5. Etudiez. Prenez des cours et demandez que l’on les focalise sur vos objectifs personnels, vos lacunes personnelles. Expérience faite, des cours particuliers sont plus chers mais offrent un bien meilleur retour sur investissement que les cours collectifs où l’on se contente de suivre une méthode. Dans les cours que je suis actuellement, j’ai fait une demande simple : je veux donner l’illusion durant 60 secondes que je suis de langue maternelle anglaise. On travaille donc à étendre mon vocabulaire, à parfaire mon accent, à varier mes structures de phrases, à utiliser des expressions,..

6. Réfléchissez. Allons encore plus loin. Vous travaillez dans un environnement anglophone? Alors arrêtez de réfléchir en français. Réfléchissez en anglais. C’est un peu laborieux au démarrage, mais c’est rapidement d’une efficacité surprenante. Faites vos « to-do listes » en anglais. Vos croquis en anglais. Vos brainstorming en anglais. Même si vous le faîte seul ou avec des collègues francophones.

7. Focalisez. Focalisez-vous sur ce que vous utilisez. Apprenez les mots de votre domaine, pas ceux « qui font bien ». Apprenez leurs synonymes.
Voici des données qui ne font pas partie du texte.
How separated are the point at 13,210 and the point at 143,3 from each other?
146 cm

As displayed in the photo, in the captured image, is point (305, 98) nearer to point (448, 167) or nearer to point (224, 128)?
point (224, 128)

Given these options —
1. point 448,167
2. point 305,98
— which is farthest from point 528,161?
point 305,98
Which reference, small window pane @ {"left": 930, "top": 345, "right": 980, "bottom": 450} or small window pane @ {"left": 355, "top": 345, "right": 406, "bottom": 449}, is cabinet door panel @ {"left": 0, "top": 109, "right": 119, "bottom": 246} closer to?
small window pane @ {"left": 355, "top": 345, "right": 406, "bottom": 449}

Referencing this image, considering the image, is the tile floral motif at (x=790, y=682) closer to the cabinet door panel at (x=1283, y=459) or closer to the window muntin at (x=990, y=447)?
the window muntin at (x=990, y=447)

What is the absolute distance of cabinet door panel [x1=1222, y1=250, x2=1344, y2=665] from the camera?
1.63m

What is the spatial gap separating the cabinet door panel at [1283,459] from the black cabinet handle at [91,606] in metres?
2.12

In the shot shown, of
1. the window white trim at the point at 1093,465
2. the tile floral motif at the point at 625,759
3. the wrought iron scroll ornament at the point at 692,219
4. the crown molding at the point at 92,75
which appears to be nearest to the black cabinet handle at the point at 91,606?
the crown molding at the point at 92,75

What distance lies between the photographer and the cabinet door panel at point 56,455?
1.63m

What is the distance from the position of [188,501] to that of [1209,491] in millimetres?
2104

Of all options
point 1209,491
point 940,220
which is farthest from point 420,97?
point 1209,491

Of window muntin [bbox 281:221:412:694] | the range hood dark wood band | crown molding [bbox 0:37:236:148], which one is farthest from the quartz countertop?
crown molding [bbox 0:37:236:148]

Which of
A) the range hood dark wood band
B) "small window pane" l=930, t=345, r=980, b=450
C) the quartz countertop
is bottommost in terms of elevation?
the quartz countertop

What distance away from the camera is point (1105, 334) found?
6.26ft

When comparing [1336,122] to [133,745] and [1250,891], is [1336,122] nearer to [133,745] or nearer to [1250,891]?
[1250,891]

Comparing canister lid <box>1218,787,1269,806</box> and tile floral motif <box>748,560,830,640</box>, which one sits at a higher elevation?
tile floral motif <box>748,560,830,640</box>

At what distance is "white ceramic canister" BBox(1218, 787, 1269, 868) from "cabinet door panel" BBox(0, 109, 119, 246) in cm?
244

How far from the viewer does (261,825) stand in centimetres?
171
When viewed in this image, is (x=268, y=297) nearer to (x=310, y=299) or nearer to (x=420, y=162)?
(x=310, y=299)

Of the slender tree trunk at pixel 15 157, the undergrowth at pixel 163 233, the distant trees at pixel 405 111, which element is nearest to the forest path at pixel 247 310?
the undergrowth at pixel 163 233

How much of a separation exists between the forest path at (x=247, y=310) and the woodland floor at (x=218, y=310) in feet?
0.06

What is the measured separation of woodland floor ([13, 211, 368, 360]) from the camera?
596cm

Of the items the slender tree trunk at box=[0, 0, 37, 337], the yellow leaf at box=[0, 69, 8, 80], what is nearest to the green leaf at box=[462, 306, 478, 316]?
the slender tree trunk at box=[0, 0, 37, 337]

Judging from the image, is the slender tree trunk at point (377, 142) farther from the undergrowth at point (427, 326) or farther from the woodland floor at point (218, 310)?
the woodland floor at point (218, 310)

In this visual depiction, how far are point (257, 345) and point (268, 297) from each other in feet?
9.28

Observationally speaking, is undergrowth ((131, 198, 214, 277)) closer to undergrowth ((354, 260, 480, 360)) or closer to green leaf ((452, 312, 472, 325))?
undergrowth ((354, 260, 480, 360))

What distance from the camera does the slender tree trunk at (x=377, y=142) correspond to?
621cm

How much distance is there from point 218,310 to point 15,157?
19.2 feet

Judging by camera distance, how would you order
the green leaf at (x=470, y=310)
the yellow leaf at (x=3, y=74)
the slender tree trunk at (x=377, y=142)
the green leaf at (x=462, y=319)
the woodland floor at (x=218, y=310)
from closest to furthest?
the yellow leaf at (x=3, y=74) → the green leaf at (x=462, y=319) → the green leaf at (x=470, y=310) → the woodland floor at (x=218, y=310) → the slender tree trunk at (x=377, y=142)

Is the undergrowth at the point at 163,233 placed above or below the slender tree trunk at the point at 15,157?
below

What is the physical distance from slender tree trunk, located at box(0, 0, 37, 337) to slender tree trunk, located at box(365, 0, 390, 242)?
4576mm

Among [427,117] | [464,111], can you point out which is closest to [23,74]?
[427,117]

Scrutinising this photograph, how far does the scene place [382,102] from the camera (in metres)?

Étendez votre vocabulaire dans le domaine qui est le votre et évitez de vous dégouter à tenter d’apprendre par cœur des listes de mots nouveaux qui ne vous servent pas.

8. Cristallisez. Prévoyez régulièrement de courtes revues de vos notes, ou de ressources de grammaires qui vous aident progressivement à éliminer les erreurs et enrichir votre vocabulaire ou votre élégance. Pour ma part, ce sont 10 minutes chaque matin. Actuellement je revois mes vocabulaires accumulés au fil de mois ou je lis les pages d’un calendrier rempli de trucs et astuces pour apprendre l’anglais. Cela me permet de cristalliser mes acquis. 10 minutes, pas plus, car c’est un outil, pas un objectif. Ce n’est donc pas une courses, pas de date limite. J’apprends simplement et régulièrement.

9. Outillez. L’anglais donc est un outil, pas un objectif. Ne vous fixez pas une date limite. Ne vous fixez pas un savoir précis. Apprenez parce que vous l’utilisez. Utilisez-le et vous en apprendrez encore plus. Toujours plus. Cela fait bientôt 40 ans que j’apprends le français, ma langue maternelle, et croyez-moi j’en apprends encore.

Objectif 2011. Apprendre l’anglais sans voyager était l’un de mes objectifs 2011. Aujourd’hui je produis sans peine. Je comprends tout le monde et tout le monde me comprend. Je continue de corriger mes fautes, mais l’anglais est devenu facile à pratiquer avec le temps. Objectif atteint !

What do you think? Alors, que pensez-vous de ma méthode pas du tout révolutionnaire pour apprendre l’anglais sans voyager? Vous avez d’autres trucs? Commentez (en français)!